The realisation that there are these voices that have been with me for many years has had a two fold effect. Firstly, it has annoyed me. I feel like I have been stupidly duped into believing these things and that I have been weak enough to accept them. I am now more angry at the injustice of it, and at myself for allowing it.

Secondly, I am scared. I am scared that now I am aware of these voices that they are louder. That although I know them to be the work of the enemy and his accomplices in my life, they are all struggling for space at the same time. (This is hard to explain so i'll used an analogy...it feels like the difference between a bank queue and the stock market floor...before this realisation the bad thoughts were in a nice neat little queue, biding their time, waiting for their slot of airpace in my head. Nice and neat, one at a time, constant but simple.
Now it is like a crush of thoughts and voices grappling for attention, like the people trying to get the attention of the sellers and buyers, trying to make their voice the loudest and no one is taking their turn anymore - it is a free-for-all.)

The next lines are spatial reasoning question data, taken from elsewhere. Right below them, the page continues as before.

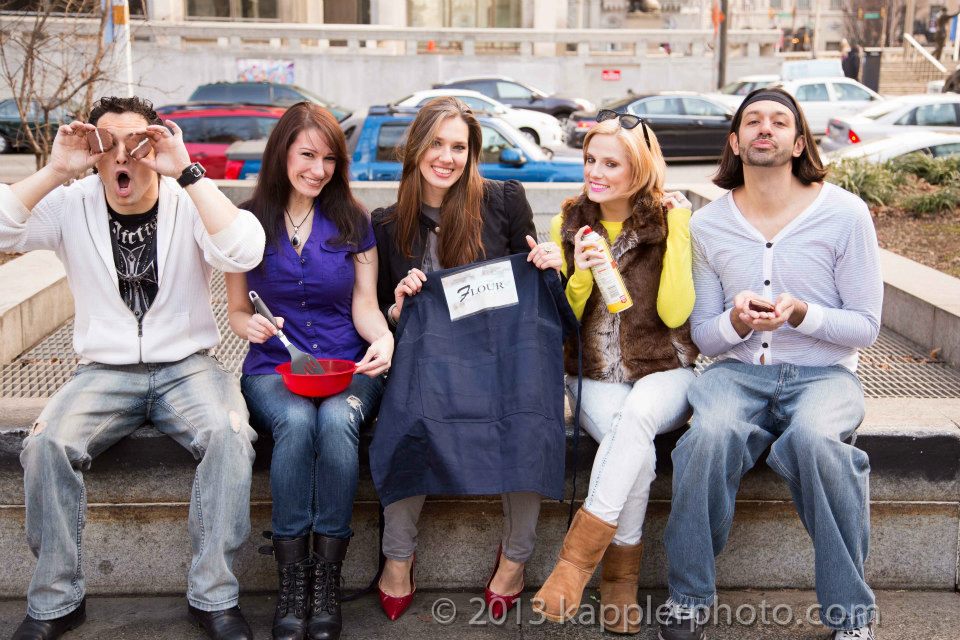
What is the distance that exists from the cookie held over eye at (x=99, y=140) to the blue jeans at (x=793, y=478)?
7.40 ft

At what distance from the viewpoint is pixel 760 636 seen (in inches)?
138

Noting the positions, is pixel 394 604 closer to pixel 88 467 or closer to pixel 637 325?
pixel 88 467

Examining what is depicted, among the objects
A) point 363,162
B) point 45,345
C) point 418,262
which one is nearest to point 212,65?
point 363,162

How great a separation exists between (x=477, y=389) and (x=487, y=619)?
832mm

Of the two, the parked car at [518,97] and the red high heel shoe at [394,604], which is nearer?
the red high heel shoe at [394,604]

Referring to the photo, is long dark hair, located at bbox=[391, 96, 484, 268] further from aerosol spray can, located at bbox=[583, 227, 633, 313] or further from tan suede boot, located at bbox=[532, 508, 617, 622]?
tan suede boot, located at bbox=[532, 508, 617, 622]

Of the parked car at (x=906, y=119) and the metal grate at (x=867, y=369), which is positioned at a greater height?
the parked car at (x=906, y=119)

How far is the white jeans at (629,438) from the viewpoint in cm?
339

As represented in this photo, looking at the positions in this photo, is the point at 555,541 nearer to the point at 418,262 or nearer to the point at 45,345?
the point at 418,262

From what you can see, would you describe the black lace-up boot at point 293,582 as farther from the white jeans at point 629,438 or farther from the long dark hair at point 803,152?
the long dark hair at point 803,152

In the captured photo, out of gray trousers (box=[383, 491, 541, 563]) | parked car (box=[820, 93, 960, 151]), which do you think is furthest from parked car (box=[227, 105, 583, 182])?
parked car (box=[820, 93, 960, 151])

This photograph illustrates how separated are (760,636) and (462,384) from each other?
1.35 meters

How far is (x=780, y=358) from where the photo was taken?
3.68 m

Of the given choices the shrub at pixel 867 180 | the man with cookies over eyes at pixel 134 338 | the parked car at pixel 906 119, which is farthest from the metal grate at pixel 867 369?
the parked car at pixel 906 119
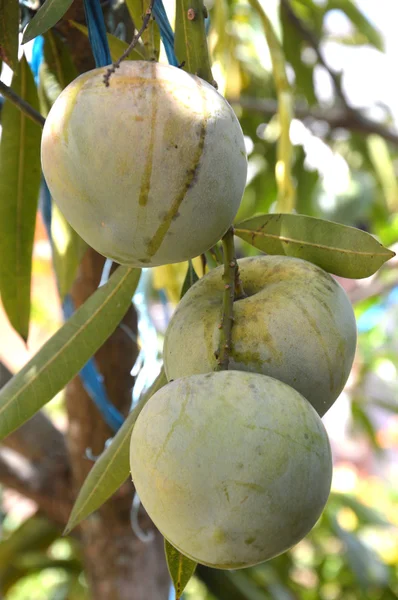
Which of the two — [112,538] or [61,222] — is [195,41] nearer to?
[61,222]

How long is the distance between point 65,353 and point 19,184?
0.85 feet

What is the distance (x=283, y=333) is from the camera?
47 centimetres

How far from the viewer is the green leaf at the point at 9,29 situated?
71cm

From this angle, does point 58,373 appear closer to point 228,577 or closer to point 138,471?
point 138,471

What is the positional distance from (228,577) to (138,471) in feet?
3.96

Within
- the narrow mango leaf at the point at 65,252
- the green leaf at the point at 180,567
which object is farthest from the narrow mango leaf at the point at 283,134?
the green leaf at the point at 180,567

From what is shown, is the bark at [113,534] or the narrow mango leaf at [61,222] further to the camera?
the bark at [113,534]

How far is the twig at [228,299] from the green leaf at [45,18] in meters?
0.20

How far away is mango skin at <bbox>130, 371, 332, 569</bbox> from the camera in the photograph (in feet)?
1.31

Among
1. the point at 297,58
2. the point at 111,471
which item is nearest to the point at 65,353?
the point at 111,471

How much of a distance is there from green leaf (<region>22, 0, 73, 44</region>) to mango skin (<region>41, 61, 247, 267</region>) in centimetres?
11

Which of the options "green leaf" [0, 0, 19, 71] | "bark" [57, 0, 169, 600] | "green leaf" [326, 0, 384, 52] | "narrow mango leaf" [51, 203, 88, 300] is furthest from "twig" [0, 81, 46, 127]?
"green leaf" [326, 0, 384, 52]

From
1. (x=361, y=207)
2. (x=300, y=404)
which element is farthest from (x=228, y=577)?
(x=300, y=404)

With this image in mind, I am now trying to listen to God's voice, which would be the one voice that I want, and need, to hear. The one voice that speaks the truth and the only voice that can lead me out of this. The problem is that I can hear nothing but babble, too many voices all at once, I can't process which are good or bad until I listen to them and at the moment the ones I have allowed have been so cutting that I am scared to allow any more though - I am tired of this inner battle already.

So, I am back to wishing I had never started down this road, that I had just stayed where the voices, although bad, were in a manageable queue. On some of my worst days I hear the one voice that hurts the most, the one that tells me that God doesn't love me or He wouldn't have left me all those years ago. That one is the hardest to hear because I have no answer to why God would have let things go on as they did. Instead, all I can cling on to is the fact that God loves all of creation, even little me.